Leaving the pictures aside, restate all of the data exactly.

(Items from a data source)
■ ■ ■ ■ ■ ■ ■
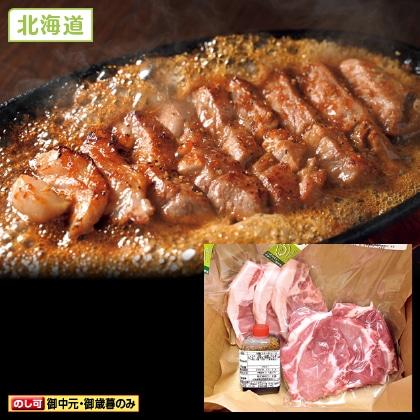 ひこま豚ステーキセット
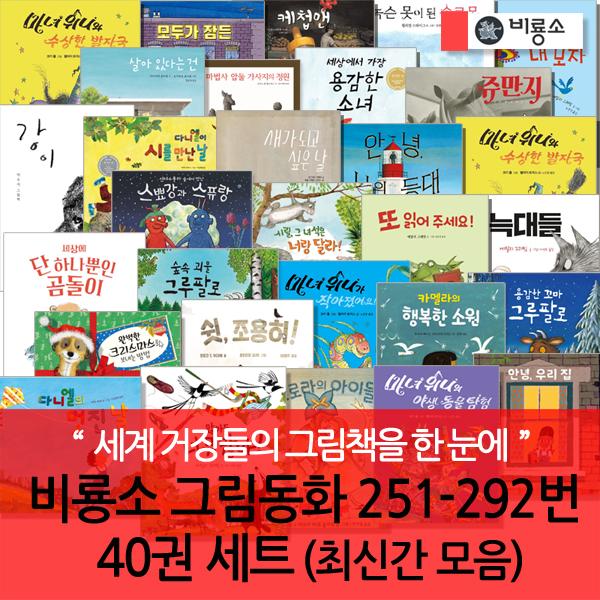 비룡소그림동화 251-292번 40권세트 [최신간모음]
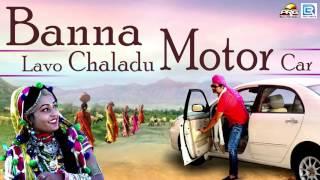 Banna Lavo Chaladu Motor Car - Marwadi DJ Song | Yuvraj Mewari | AUDIO SONG | New Release DJ Mix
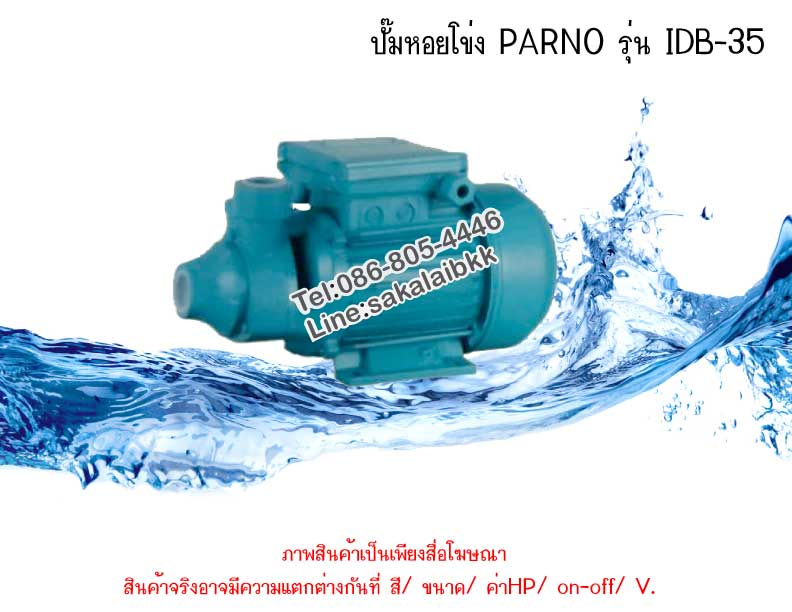 ปั๊มหอยโข่ง PARNO รุ่น IDB-35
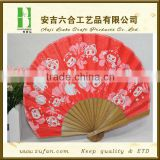 bamboo cloth fan wedding favors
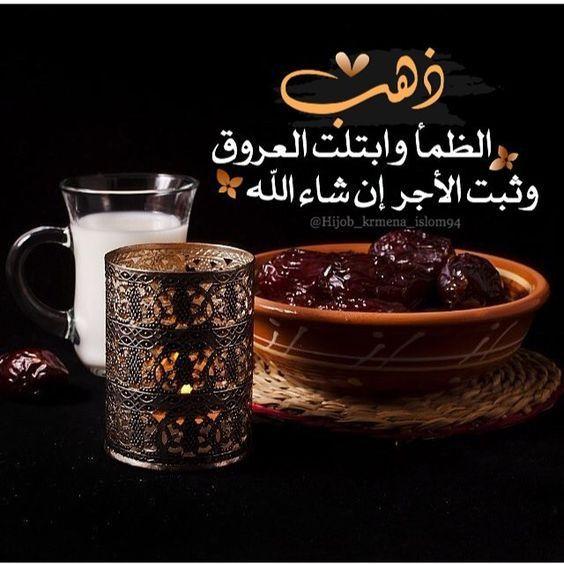 Gifs Ramadan 38 صور رمضان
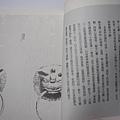 拜出好運氣:增福開運招財催桃花-開運萬事通-07.JPG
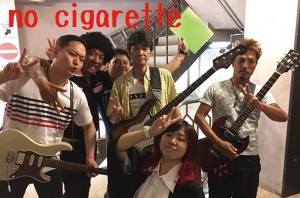 no-cigarette
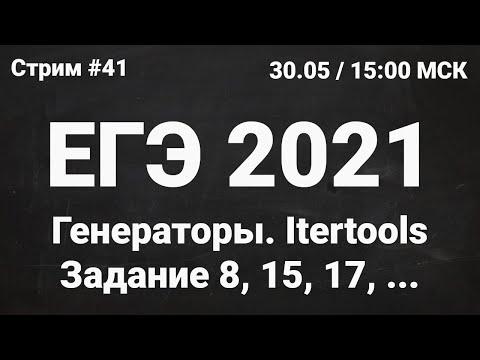 ЕГЭ по информатике 2021.41 Генераторы и itertools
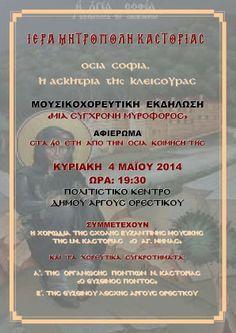 """deskastoria.gr: Η μουσικοχορευτική εκδήλωση της """"Οσίας Σοφίας"""" στο..."""
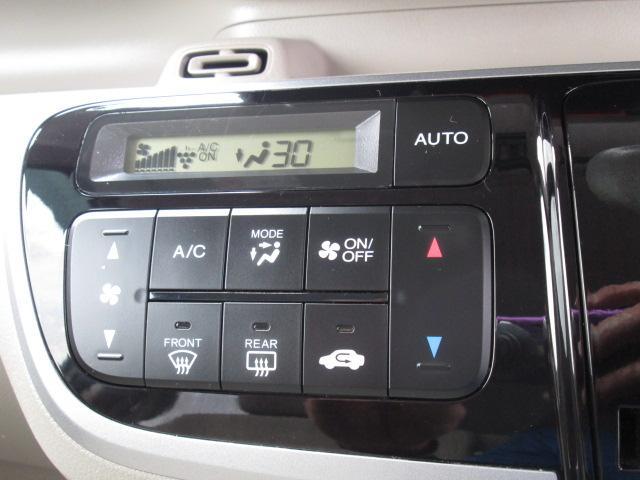 便利なオートエアコン!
■ ■ ■ ■ ■ ■ ■
TASK OUTPUT:
 ひこま豚ステーキセット
 비룡소그림동화 251-292번 40권세트 [최신간모음]
 Banna Lavo Chaladu Motor Car - Marwadi DJ Song | Yuvraj Mewari | AUDIO SONG | New Release DJ Mix
 ปั๊มหอยโข่ง PARNO รุ่น IDB-35
 bamboo cloth fan wedding favors
 Gifs Ramadan 38 صور رمضان
 拜出好運氣:增福開運招財催桃花-開運萬事通-07.JPG
 no-cigarette
 ЕГЭ по информатике 2021.41 Генераторы и itertools
 """deskastoria.gr: Η μουσικοχορευτική εκδήλωση της """"Οσίας Σοφίας"""" στο..."""
 便利なオートエアコン!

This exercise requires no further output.